# Yaupon



## ksk (Aug 9, 2008)

A friend bought 5 acres which he needs to get rid of some yaupon.After cutting it down below the top soil,is there anything to put on it to prevent it from coming back? Thanks..


----------



## Rubberback (Sep 9, 2008)

I've cut them from around my trees. I cut them as low as possible & from then on I just weed it around the trees & they never grow back. If they do just cut the roots with some loppers .


----------



## tec (Jul 20, 2007)

I've got 75 acres of it and laugh at the prices they charge for it at nursury's.


----------



## Johnny9 (Sep 7, 2005)

Only the female plant has the red berries. Just bought 2 30 gallon shaped like a Xmas tree to landscape around back yard of my new house being built. Price wasn't too bad when you pay cash.


----------



## goatchze (Aug 1, 2006)

What works best really depends on the yaupon in question.

If it is large stands with trunks 2-3" in diameter, I use a cut stump treatment of remedy/water. I go with 25% Remedy and use an old mustard bottle to squirt onto the stump. It doesn't take much and, as it seems a lot of yaupon is connected via their roots, will do a good job of taking out the entire stand.

Extracted material:
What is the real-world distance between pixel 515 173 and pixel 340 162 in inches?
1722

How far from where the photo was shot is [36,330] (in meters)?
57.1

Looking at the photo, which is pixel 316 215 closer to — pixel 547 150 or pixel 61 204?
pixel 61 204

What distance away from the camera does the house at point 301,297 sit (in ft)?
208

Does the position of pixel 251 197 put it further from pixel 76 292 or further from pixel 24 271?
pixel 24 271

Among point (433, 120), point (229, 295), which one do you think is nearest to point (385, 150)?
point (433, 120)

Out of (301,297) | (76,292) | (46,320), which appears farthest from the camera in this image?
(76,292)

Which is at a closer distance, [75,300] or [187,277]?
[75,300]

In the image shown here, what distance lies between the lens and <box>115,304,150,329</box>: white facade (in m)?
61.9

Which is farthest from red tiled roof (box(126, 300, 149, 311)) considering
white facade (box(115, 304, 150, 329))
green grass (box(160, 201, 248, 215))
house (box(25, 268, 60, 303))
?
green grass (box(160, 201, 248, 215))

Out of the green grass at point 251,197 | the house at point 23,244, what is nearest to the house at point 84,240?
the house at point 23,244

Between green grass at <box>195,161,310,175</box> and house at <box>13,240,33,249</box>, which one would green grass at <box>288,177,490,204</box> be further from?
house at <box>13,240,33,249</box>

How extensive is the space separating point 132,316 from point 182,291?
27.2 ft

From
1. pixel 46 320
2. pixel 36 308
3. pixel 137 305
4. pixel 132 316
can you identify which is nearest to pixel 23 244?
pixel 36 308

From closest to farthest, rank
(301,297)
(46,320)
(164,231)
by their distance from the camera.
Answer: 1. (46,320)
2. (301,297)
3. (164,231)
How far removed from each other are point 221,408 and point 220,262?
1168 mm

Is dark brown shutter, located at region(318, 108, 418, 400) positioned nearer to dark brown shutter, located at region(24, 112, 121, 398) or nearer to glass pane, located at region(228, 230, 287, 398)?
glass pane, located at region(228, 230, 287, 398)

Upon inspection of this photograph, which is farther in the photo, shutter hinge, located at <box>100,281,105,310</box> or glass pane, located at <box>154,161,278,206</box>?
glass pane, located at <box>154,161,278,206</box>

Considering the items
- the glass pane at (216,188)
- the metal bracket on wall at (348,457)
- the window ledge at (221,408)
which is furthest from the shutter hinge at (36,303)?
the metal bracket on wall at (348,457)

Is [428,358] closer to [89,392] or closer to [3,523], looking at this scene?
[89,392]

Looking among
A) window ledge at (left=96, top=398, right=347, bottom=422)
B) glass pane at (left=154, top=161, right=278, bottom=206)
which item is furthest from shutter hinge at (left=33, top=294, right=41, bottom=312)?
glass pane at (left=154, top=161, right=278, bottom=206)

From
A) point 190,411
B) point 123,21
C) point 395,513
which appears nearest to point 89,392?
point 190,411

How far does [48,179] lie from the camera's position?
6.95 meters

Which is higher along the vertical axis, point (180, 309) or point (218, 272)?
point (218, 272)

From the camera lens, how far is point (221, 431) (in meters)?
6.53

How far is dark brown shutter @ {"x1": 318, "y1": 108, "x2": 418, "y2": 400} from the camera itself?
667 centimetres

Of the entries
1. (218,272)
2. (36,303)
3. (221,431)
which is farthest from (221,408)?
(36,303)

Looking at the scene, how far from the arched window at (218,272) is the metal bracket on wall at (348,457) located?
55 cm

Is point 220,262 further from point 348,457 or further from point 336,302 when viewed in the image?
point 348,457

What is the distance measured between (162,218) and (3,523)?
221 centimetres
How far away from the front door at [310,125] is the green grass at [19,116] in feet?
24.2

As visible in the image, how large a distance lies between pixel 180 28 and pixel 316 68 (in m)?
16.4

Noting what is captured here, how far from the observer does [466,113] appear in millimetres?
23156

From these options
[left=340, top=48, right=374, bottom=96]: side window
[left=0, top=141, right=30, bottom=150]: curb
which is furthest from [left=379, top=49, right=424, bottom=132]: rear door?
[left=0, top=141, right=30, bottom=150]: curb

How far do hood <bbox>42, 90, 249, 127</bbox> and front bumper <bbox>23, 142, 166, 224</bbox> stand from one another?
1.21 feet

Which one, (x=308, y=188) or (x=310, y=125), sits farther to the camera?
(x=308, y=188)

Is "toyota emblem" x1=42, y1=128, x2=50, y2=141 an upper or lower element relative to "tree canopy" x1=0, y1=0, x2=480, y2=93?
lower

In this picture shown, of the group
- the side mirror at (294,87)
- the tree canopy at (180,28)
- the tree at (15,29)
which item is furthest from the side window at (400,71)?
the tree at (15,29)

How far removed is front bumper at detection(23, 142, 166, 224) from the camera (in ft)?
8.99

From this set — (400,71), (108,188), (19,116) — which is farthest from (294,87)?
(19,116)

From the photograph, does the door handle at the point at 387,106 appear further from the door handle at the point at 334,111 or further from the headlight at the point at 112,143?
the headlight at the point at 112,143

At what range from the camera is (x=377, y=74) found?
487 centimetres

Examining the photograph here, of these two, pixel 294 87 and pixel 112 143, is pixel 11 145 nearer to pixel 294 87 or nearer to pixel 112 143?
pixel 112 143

Directives:
(a) In the yaupon thread, what mix does goatchze use for the cut stump treatment?
(b) Quote the yaupon thread word for word, beginning at the words "## Rubberback (Sep" and stopping after "(Jul 20, 2007)".
(c) Carry the yaupon thread on past its last sentence.

Answers to each task:
(a) 25% Remedy with water.

(b)
## Rubberback (Sep 9, 2008)

I've cut them from around my trees. I cut them as low as possible & from then on I just weed it around the trees & they never grow back. If they do just cut the roots with some loppers .


----------



## tec (Jul 20, 2007)

(c)
If the bushes are of medium size, I use a foliar application of Remedy/diesel. According to Texas Tech, you get about 90% control with a 5/95 Remedy/Diesel blend, and 100% control with a 25/75. Remedy's not cheap, so I go with the lower mix rate.

If the yaupon is in an area you would like to have as open pasture, the method I would recommend is grubbing them up, getting them roots and all, then back fill the hole.

You can spray any regrowth with Remedy, but just understand that yaupon can have very thick, extensive root systems. You can keep shredding it to the ground, year after year, and it will keep coming back. If you cut it to the ground, and then spray regrowth, your leaf/root ratio is very low, and it will be difficult to get the plant to absorb enough chemical to be effective. I've found it's better to spray while the plant is still mature (if bushy and not too lanky) and to try to avoid having to spray the regrowth. If I'm removing the yaupon mechanically, I try to get the roots and all.


----------



## Meadowlark (Jul 19, 2008)

ksk said:


> A friend bought 5 acres which he needs to get rid of some yaupon.After cutting it down below the top soil,is there anything to put on it to prevent it from coming back? Thanks..


 If he cut them down below the top soil, nothing to worry about...just keep the area mowed. There will always be some pop up again...the birds spread the seeds everywhere...and with good mowing practices he won't have any problems with them.

I used to spray them...but I found they are pretty tough to kill, plus I hate spraying. I've got a couple hundred acres to keep them out of and have found that mowing is really the best practice.


----------



## letsgofishin (Sep 28, 2009)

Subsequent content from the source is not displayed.